▸ TEXT FOR ANALYSIS:
----------
The president took to Twitter to make the announcement.
“Today, on my orders, the United States military conducted an operation to extract U.S. Government personnel from Khartoum in response to the situation in Sudan. I am grateful for the commitment of our Embassy staff and the skill of our service members who brought them to safety,” he said. “I am receiving regular reports from my team on their ongoing work to assist Americans in Sudan, to the extent possible. We are also working closely with our allies and partners in this effort.”
“This tragic violence in Sudan has already cost the lives of hundreds of innocent civilians. It’s unconscionable and it must stop. We’re temporarily suspending operations at the U.S. Embassy in Sudan, but our commitment to the Sudanese people and the future they want is unending,” he said.
This tragic violence in Sudan has already cost the lives of hundreds of innocent civilians. It’s unconscionable and it must stop. We’re temporarily suspending operations at the U.S. Embassy in Sudan, but our commitment to the Sudanese people and the future they want is unending.
— President Biden (@POTUS) April 23, 2023
As for civilians, and there are an estimated 16,000 United States citizens in Sudan, they are on their own as the White House said the military will not be evacuating them.
“It’s absolutely imperative that U.S. citizens in Sudan make their own arrangements to stay safe in these difficult circumstances,” White House National Security Council spokesman John Kirby said .
“Americans should have no expectation of a U.S. government coordinated evacuation at this time. And we expect that that’s going to remain the case,” he said.
The New York Times reported.
Almost 100 people — mostly U.S. Embassy employees — were evacuated using helicopters that flew in from the nation of Djibouti, about 800 miles away, according to U.S. officials. Just over 100 special operations troops were involved.
Within hours of the U.S. announcement, other countries and foreign groups followed suit. A convoy of vehicles carrying United Nations personnel left the city from the group’s headquarters in Sudan, according to a U.S. official. Britain, France and the Netherlands also said they had moved to evacuate their nationals and diplomatic staff, a day after Saudi Arabia did the same.
The moves came on the ninth day of brutal fighting in Khartoum and other parts of the country between the army and a paramilitary group called the Rapid Support Forces, whose leaders are vying for supremacy in Sudan.
At least 400 people have been killed in the ensuing clashes and 3,500 injured, according to the United Nations. They include at least 256 civilians who died and 1,454 who were wounded, according to a doctors’ union.
On Friday Secretary Of State Antony Blinken announced that the United States had temporarily suspended operations in Sudan.
----------
▸ GIVEN DATA:
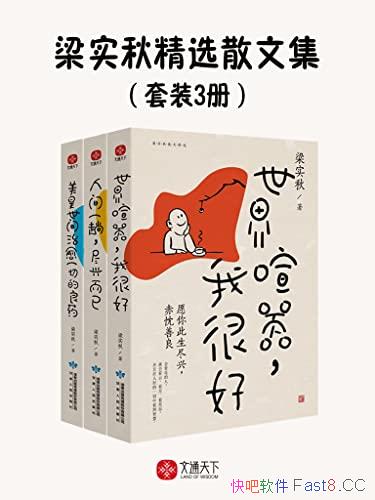 ʵﾫѡɢļװ3/ˮ׼ɢѡ伯/epub+mobi+azw3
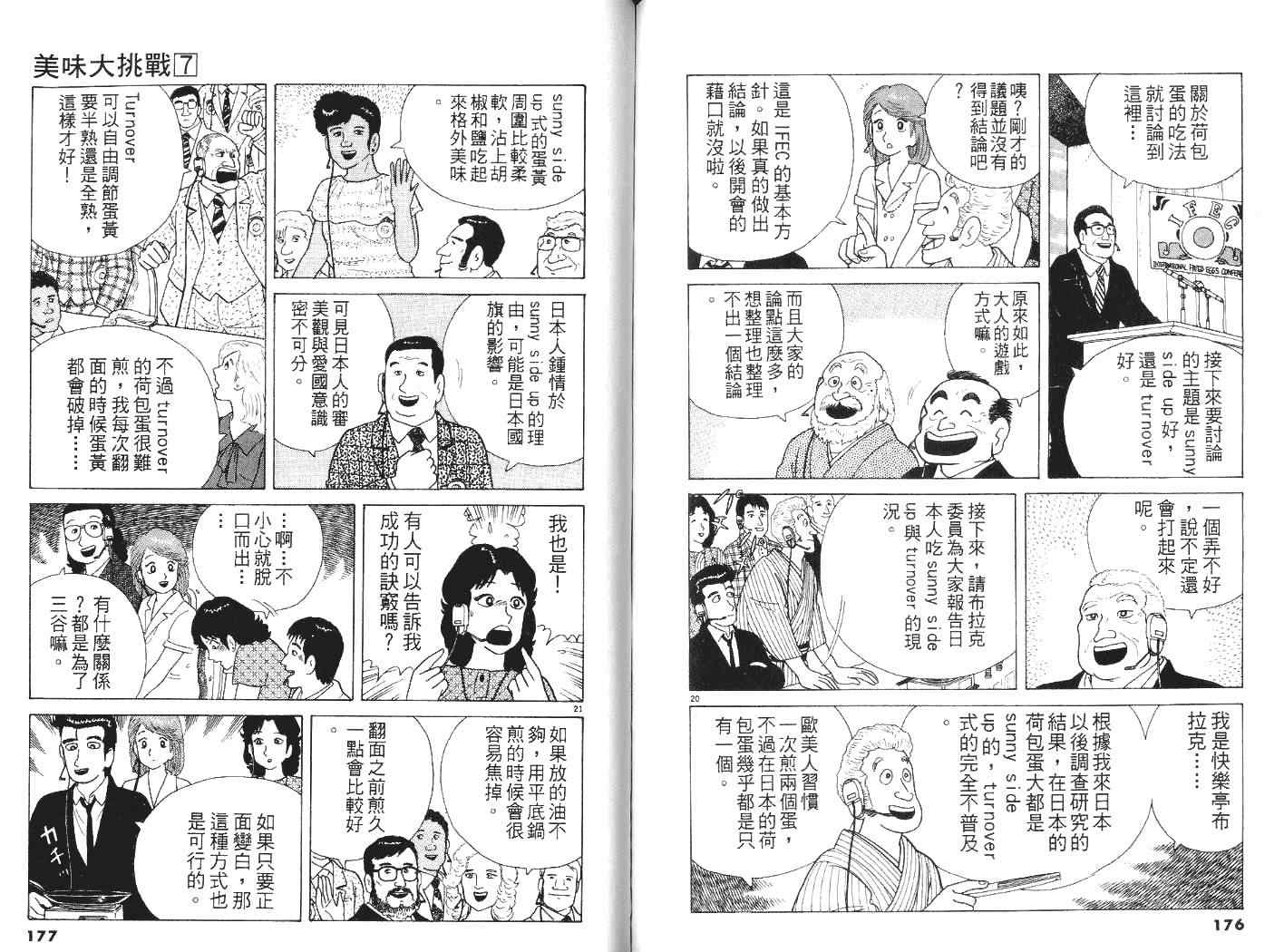 《美味大挑战》漫画最新章节第7卷免费下拉式在线观看章节第【89】张图片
----------
▸ PROMPT 1:
Echo the portion of the Sudan evacuation article that opens with the words containing "Within hours of" and closes with "did the same.".
▸ PROMPT 2:
In the Sudan evacuation article, from which nation did the evacuation helicopters fly in?
▸ PROMPT 3:
According to the Sudan evacuation article, why are the U.S. citizens in Sudan described as being on their own?

▸ ANSWER BOX 1:
Within hours of the U.S. announcement, other countries and foreign groups followed suit. A convoy of vehicles carrying United Nations personnel left the city from the group’s headquarters in Sudan, according to a U.S. official. Britain, France and the Netherlands also said they had moved to evacuate their nationals and diplomatic staff, a day after Saudi Arabia did the same.

▸ ANSWER BOX 2:
The helicopters flew in from Djibouti, about 800 miles away.

▸ ANSWER BOX 3:
The White House said the military will not evacuate them. John Kirby added that Americans should have no expectation of a U.S. government coordinated evacuation and that this is expected to remain the case.